Issue #15799 has been updated by Eregon (Benoit Daloze).


matz (Yukihiro Matsumoto) wrote:
> Unlike JavaScript and Python (Lisp-1 like languages), Ruby is a Lisp-2 like language, in which methods and variable have separated namespaces. In Lisp-1 like languages, `f1 = function; f1()` calls `function` (single namespace).
> 
> In a Lisp-2 like language, ordinary (Elixir like) pipeline operator does not work, because it's harder to retrieve a method object in the language.

Could you give an example of why it doesn't work and why Lisp-2/Lisp-1 is problematic?

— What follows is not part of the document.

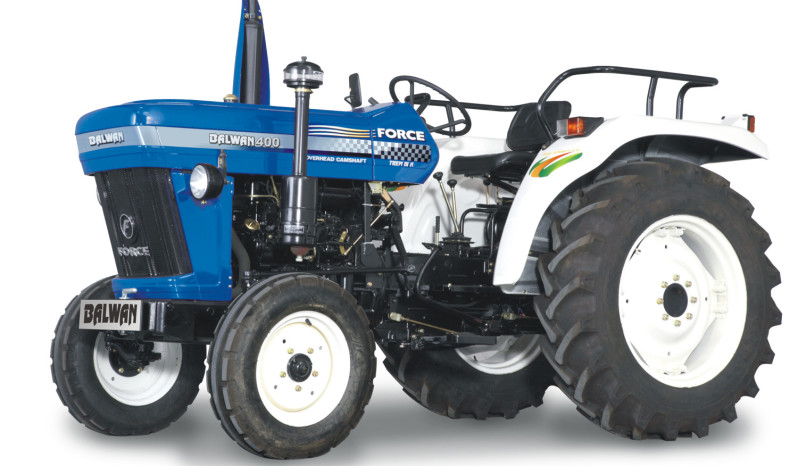 Agriculture Vehicles-Tractors Balwan 400 (Optional Power Steering) full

I think the current distinction used for no-receiver no-arguments calls (i.e., vcall) like `foo` works:
if there is a local variable `foo` then use that, if not, call a method named `foo`.

We have the method operator now, so we could do this if we wanted pipeline expressions to be actual call-able objects (which makes it easier to understand and functional):

```ruby
"42" |> Kernel.:Integer |> Math.:sqrt |> -> x { x * 2 }
```

Also, this is what many proposed and feel intuitive. Would it be problematic, why?
```ruby
"42" |> Integer(exception: false) |> Math.sqrt
```
We could simply have different semantics for the expressions on the RHS of `|>`, so they are considered curried method calls, no?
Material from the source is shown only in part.